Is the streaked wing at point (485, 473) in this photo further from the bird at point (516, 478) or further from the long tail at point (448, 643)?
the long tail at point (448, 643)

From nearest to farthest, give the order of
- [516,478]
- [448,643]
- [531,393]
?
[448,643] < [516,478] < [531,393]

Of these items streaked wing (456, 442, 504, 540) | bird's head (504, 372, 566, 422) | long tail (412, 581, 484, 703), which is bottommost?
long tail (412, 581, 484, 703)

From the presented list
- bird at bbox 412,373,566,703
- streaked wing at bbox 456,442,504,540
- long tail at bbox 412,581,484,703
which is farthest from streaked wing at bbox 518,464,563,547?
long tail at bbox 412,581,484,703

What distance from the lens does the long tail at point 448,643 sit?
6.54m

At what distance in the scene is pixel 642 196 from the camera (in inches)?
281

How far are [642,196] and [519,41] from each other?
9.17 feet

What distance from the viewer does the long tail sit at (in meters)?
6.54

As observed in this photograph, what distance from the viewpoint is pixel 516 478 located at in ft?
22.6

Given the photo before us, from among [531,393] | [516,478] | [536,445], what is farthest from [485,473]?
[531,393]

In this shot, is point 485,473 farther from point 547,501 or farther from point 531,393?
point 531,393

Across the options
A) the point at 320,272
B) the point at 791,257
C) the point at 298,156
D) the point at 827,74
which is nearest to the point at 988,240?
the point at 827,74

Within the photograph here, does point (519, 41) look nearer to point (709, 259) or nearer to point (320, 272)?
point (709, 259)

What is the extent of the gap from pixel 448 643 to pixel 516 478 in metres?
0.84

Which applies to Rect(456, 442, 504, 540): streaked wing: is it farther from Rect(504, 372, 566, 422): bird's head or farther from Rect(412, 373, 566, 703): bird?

Your objective => From the listing above, extract every line exactly as it stands.

Exercise solution =>
Is the streaked wing at point (485, 473) in this photo further from the bird at point (516, 478) or further from the long tail at point (448, 643)?
the long tail at point (448, 643)

From nearest to farthest, give the order of
- [516,478]
- [448,643]
- [531,393]
?
[448,643] < [516,478] < [531,393]

Of these items streaked wing (456, 442, 504, 540) | bird's head (504, 372, 566, 422) | long tail (412, 581, 484, 703), which is bottommost?
long tail (412, 581, 484, 703)

From the presented list
- bird at bbox 412,373,566,703
- streaked wing at bbox 456,442,504,540
- long tail at bbox 412,581,484,703
which is farthest from streaked wing at bbox 518,464,563,547?
long tail at bbox 412,581,484,703

What distance from the lens does the long tail at point 448,643 sit?
6.54m

At what distance in the scene is pixel 642 196 from the camera (in inches)?
281

How far are [642,196] and [519,41] from each other?
9.17 feet

What distance from the viewer does the long tail sit at (in meters)?
6.54

As observed in this photograph, what distance from the viewpoint is pixel 516 478 located at in ft?
22.6

Given the photo before us, from among [531,393] | [516,478] | [536,445], what is farthest from [485,473]?
[531,393]

In this shot, is point 485,473 farther from point 547,501 or farther from point 531,393?
point 531,393

Across the options
A) the point at 320,272
B) the point at 791,257
C) the point at 298,156
D) the point at 827,74
which is nearest to the point at 988,240?
the point at 827,74

Within the photograph here, does point (519, 41) look nearer to point (709, 259) or nearer to point (320, 272)?
point (709, 259)

What is the extent of the gap from pixel 448 643 to pixel 516 478 in metres?
0.84

Which applies to Rect(456, 442, 504, 540): streaked wing: is it farther from Rect(504, 372, 566, 422): bird's head or farther from Rect(412, 373, 566, 703): bird?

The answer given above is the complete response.